Azel membelalakkan matanya lebar melihat wajah para member BTS yang sudah berdiri di sana untuk menyambut kedatangannya. Azel masih tak menyangka bahwa ia bisa melihat wajah tampan para member secara nyata. Mata yang masih membulat lebar itu dibaluti dengan senyuman kagum.
Namun, raut wajah Azel seketika berubah begitu mendengar bodyguard-nya itu berbicara dengannya.
“Nona, ayo! Kita sudah disambut oleh para member Bangtan,” ucap bodyguard itu mengajak Azel untuk keluar dari mobil.

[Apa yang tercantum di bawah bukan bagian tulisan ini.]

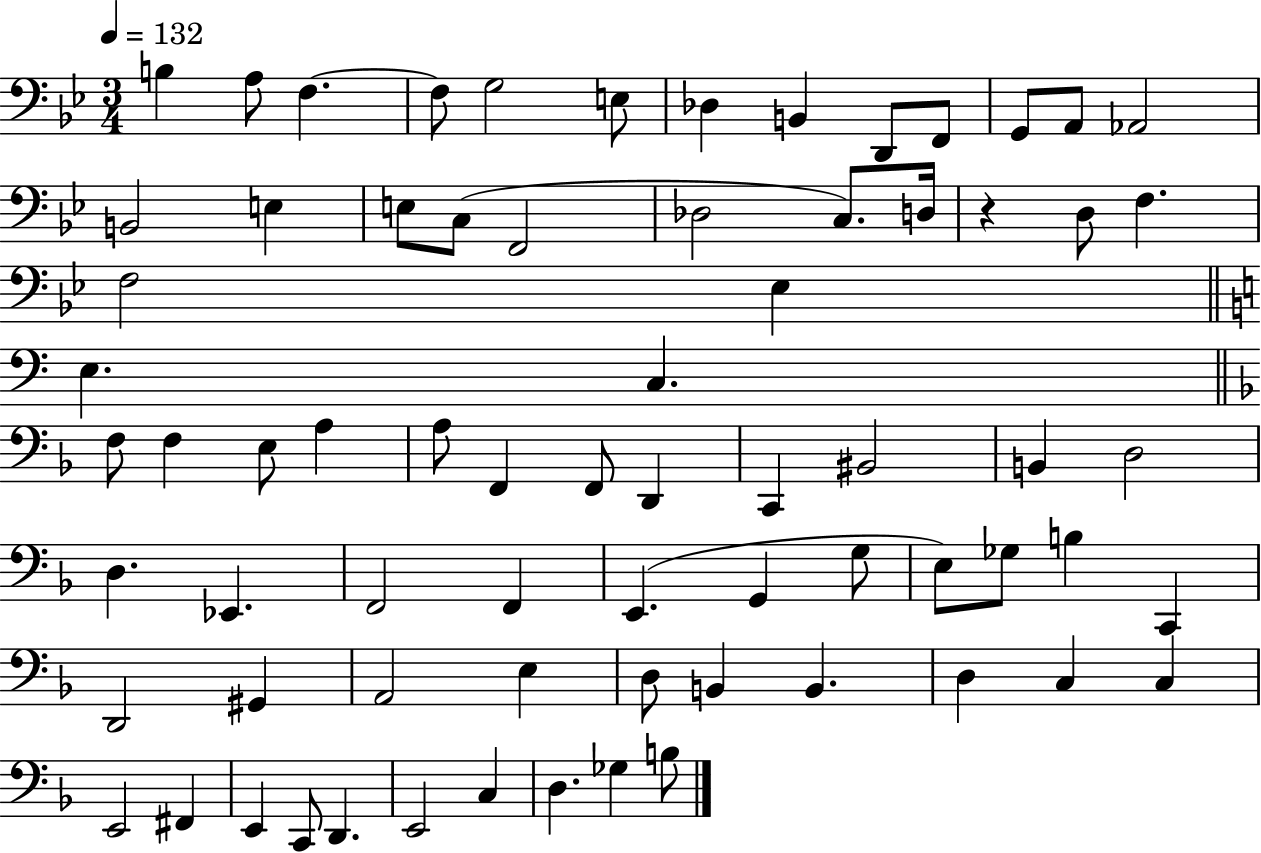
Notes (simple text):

“Ye!” jawab Azel singkat dan langsung kembali menetralkan wajahnya untuk berekspresi layaknya tokoh yang memerankan karakter antagonis.
Sementara, para member tampak saling berbisik karena penasaran dengan sosok ARMY yang berhasil lolos untuk masuk di sekolah Bangtan sepanjang sejarah di tahun ini.
“Hei! Aku dengar dia ARMY muslim,” bisik Park Jimin ke telinga Kim Seok Jin.
“Benarkah?” tanya Kim Seok Jin dengan tatapan tajam menatap Azel yang perlahan mulai turun dari mobil.
Melihat sepatu kets berwarna putih yang pertama kali terlihat di bola mata para member, membuatnya semakin tak sabar untuk melihat wajah Azel.
Dengan kedua tangan yang melipat di dada, Azel turun dari mobil begitu pintu mobil itu dibukakan oleh bodyguard pribadinya.
Para member BTS seketika tampak membelalakkan matanya lebar begitu melihat wajah Azel yang imut dan cantik.
Kim Seok Jin yang semula menatap tajam, perlahan mengendurkan otot-otot matanya terpukau kagum melihat kecantikan Azel.
“Daebak! Dia benar-benar terlihat cantik!” sontak J-Hope seketika.
“Tceh! Wajahnya benar-benar tak pernah terpikirkan di benakku. Apa dia seorang bidadari?” sahut Min Yoongi ikut terpukau kagum dengan kecantikan Azel, gadis 19 tahun yang berdarah Aceh dan Melayu benar-benar menarik perhatian para member.
“Dia benar-benar orang yang berbeda,” timpal Kim Taehyung menambahkan.
“Mari Nona,” ajak bodyguard itu meminta Azel untuk datang menghampiri para member.
Azel anggukkan kepalanya mengiyakan seraya dibaluti dengan senyuman tipis. Perlahan kakinya melangkah maju untuk menghampiri para member Bangtan yang tak beralih tatapannya.
Tepat Azel sampai di hadapan para member, para member tampak ramah menyapa Azel.
“Annyeonghaseyo! Selamat datang di sekolah Bangtan!” ucap para member BTS bersamaan karena sudah berlatih sebelum Azel datang ke sana.
“Ye! Gomawo!” jawab Azel dengan ekspresi wajahnya yang datar.
Melihat reaksi dan tanggapan Azel yang demikian, para member tampak mengerutkan keningnya heran dan saling bertukar pandang tampak bingung.
Tak hanya para member, dua bodyguard Azel yang ada di sana sontak panik karena sikap Azel yang di luar dugaannya.
“Nona, apa yang kau lakukan? Ayo, sapa lebih ramah lagi pada member!” pinta bodyguard-nya berbisik ke telinga Azel.
Azel memutarkan bola matanya malas hingga membuat Kim Seok Jin mengernyitkan matanya tajam menatap Azel yang berdiri tepat di depannya.
“Hei! Apa kau tidak belajar bagaimana cara menyapa orang dengan sopan?” lontar Kim Seok Jin langsung terpancing emosi karena sikap Azel.
Para member seketika tampak syok dan terkejut mendapati Hyung tertuanya itu memarahi Azel.
“Hyung, kendalikan amarahmu. Dia masih muda dari kita,” ucap Park Jimin membuat Kim Seok mengalihkan pandangannya malas.
“Animmida! Saya akan mengulangi cara menyapa saya sesuai dengan yang dimintanya,” sahut Azel membuat Kim Seok Jin kembali mengarahkan tatapannya.